> _TASK GOAL_
Reproduce the full judgment excerpt on the admissibility of boundary recitals in the kabalas, word for word.

> _SUPPLIED PASSAGE_

6. As regards the kabalas, Exs. 6 and 7, the learned Judge is of opinion that the recitals of boundaries therein are admissible under Section 32, Clause (3), Evidence Act, the executants thereof being dead. Before us their admissibility is sought to be justified also under Sections 11, 13 and 157, Evidence Act. It will be necessary, therefore, to deal with all the four sections referred to above.
7. Section 11 is very widely worded but the illustrations, as has been ofter pointed out, do not go beyond cases familiar to the. English Law of Evidence and it has been always held that an extensive meaning was not in the mind of the Legistature; per West, J. in B. v. Parbhudas 11 B.H.C.R. 90, Queen-Empress v. Vajiram  16 Bom. 414 and per Mookerjee, J., in Emperor v. Panchu Das  47 Cal. 671. As a general rule, this section is controlled by Section 32 where the evidence consists of statements of persons who are dead : and the test whether such statement is relevant, under this section though not relevant under Section 32 is this : it is admissible under Section 11 when it is altogether immaterial whether what was said was true or false but highly material that it was said : Sethna v. Mahomed Shirazi : (1907)9BOMLR1047 . Judged by this test the satement is inadmissible under Section 11, and though there are some eases of this Court which decided to the contrary the more recent decisions are not in favour of that contrary view. As regards Section 13 both my learned brother and myself have in our judgment in the case of Brojendra Kishore v. Mohim Chandra : AIR1927Cal1 expressed our views as to the precise scope of that section. That view has since been endorsed by other learned Judges of this Court and in that view recitals of boundaries in documents evidencing transactions relating to adjoining lands cannot possibly be admitted under that section. As has been pointed out in a later decision of this Court in the case of Ketabuddin v. Nafar Chandra : AIR1927Cal1 such recitals are not admissible either under Section 11 or under Section 13.

(Stored data entries)
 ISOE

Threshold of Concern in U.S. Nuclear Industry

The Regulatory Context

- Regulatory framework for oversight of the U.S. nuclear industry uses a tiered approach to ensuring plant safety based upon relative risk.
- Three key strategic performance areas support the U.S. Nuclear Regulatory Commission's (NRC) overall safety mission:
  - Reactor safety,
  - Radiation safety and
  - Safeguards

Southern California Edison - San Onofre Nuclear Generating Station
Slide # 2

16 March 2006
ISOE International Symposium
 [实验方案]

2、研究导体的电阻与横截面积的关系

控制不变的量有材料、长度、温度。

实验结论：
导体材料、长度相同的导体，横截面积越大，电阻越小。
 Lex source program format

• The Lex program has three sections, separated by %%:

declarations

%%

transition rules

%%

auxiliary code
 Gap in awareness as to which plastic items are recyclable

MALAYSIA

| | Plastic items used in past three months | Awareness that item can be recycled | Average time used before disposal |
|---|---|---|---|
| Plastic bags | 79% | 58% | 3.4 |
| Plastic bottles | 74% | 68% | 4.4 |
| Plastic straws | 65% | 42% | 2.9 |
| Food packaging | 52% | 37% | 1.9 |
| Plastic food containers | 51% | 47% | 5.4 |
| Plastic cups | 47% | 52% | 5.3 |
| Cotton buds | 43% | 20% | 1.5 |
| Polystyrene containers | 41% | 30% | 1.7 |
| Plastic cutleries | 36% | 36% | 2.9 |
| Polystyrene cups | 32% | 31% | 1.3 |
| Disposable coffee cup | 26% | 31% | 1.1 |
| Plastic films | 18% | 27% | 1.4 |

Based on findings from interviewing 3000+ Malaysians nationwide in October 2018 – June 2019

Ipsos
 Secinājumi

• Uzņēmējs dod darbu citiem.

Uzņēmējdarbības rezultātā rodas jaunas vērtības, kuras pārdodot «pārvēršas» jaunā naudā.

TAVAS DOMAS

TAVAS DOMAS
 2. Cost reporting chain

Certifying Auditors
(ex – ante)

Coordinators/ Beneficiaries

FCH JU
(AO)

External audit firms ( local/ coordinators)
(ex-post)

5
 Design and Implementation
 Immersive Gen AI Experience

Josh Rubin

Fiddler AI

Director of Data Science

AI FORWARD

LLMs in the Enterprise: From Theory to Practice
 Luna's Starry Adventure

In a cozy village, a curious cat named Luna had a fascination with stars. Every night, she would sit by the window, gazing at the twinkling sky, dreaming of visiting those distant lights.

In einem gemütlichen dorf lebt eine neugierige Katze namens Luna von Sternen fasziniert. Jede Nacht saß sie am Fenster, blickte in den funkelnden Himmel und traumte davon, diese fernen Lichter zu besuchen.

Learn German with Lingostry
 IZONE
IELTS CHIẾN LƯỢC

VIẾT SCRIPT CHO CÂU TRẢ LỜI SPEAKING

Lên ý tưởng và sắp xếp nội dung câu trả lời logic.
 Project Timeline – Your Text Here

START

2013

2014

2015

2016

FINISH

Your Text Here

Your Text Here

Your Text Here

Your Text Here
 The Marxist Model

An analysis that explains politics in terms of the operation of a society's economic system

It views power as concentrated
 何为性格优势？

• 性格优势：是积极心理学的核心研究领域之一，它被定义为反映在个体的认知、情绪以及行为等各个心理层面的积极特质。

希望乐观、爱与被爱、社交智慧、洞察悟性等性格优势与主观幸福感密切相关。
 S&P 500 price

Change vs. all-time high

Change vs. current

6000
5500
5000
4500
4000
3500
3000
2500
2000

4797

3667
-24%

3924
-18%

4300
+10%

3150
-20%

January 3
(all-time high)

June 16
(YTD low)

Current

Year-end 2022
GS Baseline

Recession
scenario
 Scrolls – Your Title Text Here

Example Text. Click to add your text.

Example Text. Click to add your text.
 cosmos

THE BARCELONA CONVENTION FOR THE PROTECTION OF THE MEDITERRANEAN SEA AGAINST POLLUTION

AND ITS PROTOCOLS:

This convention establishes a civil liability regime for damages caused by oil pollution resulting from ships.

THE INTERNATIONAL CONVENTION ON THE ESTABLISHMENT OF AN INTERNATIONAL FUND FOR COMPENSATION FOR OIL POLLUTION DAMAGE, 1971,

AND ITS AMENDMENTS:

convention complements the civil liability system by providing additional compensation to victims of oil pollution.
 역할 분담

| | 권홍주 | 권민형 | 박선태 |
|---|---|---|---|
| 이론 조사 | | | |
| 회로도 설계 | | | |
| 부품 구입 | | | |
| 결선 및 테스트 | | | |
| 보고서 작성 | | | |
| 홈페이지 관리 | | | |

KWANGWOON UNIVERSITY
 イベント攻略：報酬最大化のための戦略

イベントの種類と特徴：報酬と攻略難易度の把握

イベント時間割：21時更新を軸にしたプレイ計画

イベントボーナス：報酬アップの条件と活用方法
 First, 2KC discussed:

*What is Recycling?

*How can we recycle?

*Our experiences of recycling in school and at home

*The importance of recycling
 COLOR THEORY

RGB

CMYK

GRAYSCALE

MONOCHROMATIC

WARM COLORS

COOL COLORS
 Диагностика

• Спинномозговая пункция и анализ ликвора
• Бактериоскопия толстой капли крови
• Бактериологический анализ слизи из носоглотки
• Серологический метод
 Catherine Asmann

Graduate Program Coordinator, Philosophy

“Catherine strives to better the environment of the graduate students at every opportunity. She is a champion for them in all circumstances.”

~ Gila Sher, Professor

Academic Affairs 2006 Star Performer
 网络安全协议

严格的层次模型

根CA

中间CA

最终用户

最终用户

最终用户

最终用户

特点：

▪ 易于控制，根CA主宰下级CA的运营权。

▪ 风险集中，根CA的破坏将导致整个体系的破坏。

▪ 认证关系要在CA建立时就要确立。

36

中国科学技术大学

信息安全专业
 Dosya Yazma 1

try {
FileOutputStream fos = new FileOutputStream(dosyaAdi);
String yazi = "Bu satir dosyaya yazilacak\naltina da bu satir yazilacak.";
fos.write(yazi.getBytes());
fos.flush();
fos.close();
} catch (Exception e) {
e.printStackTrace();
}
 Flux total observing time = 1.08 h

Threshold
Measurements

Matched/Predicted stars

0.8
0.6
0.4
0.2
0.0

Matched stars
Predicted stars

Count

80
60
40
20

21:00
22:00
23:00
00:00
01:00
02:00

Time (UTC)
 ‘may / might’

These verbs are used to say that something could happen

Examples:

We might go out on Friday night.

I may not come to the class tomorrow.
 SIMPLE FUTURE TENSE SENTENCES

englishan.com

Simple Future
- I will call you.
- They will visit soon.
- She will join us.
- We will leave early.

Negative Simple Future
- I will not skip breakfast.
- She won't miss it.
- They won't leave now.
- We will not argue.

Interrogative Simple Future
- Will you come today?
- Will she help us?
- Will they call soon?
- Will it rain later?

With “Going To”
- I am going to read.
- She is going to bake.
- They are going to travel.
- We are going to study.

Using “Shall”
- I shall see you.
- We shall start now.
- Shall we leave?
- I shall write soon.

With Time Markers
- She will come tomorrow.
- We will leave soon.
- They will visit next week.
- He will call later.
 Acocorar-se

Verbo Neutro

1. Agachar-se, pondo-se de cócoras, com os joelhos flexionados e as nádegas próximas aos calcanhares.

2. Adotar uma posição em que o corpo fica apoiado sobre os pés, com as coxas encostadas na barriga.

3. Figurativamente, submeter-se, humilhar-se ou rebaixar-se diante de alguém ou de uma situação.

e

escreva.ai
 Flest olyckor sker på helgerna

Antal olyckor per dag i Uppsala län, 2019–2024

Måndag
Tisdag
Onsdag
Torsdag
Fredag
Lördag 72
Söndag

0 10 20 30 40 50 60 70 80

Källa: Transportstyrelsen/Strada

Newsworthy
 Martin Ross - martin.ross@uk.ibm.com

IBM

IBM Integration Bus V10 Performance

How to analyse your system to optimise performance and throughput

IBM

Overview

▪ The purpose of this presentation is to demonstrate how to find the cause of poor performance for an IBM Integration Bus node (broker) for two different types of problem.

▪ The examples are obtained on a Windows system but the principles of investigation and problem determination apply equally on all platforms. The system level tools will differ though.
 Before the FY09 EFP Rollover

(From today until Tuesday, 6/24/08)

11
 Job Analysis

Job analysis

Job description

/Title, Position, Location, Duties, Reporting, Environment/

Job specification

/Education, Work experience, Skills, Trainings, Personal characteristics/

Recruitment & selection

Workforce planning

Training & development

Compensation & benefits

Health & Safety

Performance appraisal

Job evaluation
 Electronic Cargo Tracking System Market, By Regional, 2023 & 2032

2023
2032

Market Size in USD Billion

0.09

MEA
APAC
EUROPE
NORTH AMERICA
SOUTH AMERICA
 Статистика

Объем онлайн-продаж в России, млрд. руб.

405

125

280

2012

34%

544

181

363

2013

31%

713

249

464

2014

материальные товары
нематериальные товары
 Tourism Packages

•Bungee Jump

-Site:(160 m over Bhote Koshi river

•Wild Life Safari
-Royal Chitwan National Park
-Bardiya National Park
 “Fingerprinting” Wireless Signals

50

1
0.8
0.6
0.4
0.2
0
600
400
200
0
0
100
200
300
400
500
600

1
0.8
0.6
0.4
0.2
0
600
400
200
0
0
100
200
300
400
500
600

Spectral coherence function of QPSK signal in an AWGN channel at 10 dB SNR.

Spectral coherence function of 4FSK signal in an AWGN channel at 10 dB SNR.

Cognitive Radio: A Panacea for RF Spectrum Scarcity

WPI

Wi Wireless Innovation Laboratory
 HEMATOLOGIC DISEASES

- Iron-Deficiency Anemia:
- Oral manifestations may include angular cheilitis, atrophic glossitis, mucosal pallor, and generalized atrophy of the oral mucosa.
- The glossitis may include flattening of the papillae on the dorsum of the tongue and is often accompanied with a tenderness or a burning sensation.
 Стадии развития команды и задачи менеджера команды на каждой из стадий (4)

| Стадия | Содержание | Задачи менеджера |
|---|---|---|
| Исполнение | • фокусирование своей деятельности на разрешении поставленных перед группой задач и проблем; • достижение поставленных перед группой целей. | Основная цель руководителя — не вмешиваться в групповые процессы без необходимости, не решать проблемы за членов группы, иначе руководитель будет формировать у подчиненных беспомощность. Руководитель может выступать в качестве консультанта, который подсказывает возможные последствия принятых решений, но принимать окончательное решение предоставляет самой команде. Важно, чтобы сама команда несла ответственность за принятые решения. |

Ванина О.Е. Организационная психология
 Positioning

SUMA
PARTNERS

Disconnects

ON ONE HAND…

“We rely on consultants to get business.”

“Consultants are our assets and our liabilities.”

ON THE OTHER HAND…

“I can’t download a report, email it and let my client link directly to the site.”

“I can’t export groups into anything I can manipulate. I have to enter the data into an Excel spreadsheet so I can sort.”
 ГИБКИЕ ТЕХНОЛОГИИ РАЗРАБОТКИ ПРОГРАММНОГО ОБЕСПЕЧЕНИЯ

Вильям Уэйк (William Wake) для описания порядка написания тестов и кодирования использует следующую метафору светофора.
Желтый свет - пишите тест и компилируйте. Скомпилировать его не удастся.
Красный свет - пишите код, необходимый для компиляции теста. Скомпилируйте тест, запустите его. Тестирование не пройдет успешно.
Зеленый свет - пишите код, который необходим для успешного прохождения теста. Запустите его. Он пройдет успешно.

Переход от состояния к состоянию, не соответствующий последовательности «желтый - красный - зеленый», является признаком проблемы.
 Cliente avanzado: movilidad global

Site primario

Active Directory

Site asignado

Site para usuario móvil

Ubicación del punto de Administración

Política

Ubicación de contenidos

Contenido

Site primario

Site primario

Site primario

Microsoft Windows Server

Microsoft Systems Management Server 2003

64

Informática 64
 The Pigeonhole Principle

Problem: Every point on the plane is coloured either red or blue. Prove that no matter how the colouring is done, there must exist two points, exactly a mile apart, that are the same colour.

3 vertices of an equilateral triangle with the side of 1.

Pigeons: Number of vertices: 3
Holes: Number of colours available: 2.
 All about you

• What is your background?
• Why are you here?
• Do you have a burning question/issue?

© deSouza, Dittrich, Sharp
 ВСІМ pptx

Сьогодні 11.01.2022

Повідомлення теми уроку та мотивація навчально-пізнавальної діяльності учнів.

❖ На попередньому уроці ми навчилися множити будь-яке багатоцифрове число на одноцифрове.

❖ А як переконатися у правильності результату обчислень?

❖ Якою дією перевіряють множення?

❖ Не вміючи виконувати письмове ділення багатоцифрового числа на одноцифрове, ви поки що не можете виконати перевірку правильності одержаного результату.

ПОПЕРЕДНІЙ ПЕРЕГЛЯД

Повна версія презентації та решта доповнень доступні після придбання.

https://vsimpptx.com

> _SOLUTION TO THIS TASK_
6. As regards the kabalas, Exs. 6 and 7, the learned Judge is of opinion that the recitals of boundaries therein are admissible under Section 32, Clause (3), Evidence Act, the executants thereof being dead. Before us their admissibility is sought to be justified also under Sections 11, 13 and 157, Evidence Act. It will be necessary, therefore, to deal with all the four sections referred to above.
7. Section 11 is very widely worded but the illustrations, as has been ofter pointed out, do not go beyond cases familiar to the. English Law of Evidence and it has been always held that an extensive meaning was not in the mind of the Legistature; per West, J. in B. v. Parbhudas 11 B.H.C.R. 90, Queen-Empress v. Vajiram  16 Bom. 414 and per Mookerjee, J., in Emperor v. Panchu Das  47 Cal. 671. As a general rule, this section is controlled by Section 32 where the evidence consists of statements of persons who are dead : and the test whether such statement is relevant, under this section though not relevant under Section 32 is this : it is admissible under Section 11 when it is altogether immaterial whether what was said was true or false but highly material that it was said : Sethna v. Mahomed Shirazi : (1907)9BOMLR1047 . Judged by this test the satement is inadmissible under Section 11, and though there are some eases of this Court which decided to the contrary the more recent decisions are not in favour of that contrary view. As regards Section 13 both my learned brother and myself have in our judgment in the case of Brojendra Kishore v. Mohim Chandra : AIR1927Cal1 expressed our views as to the precise scope of that section. That view has since been endorsed by other learned Judges of this Court and in that view recitals of boundaries in documents evidencing transactions relating to adjoining lands cannot possibly be admitted under that section. As has been pointed out in a later decision of this Court in the case of Ketabuddin v. Nafar Chandra : AIR1927Cal1 such recitals are not admissible either under Section 11 or under Section 13.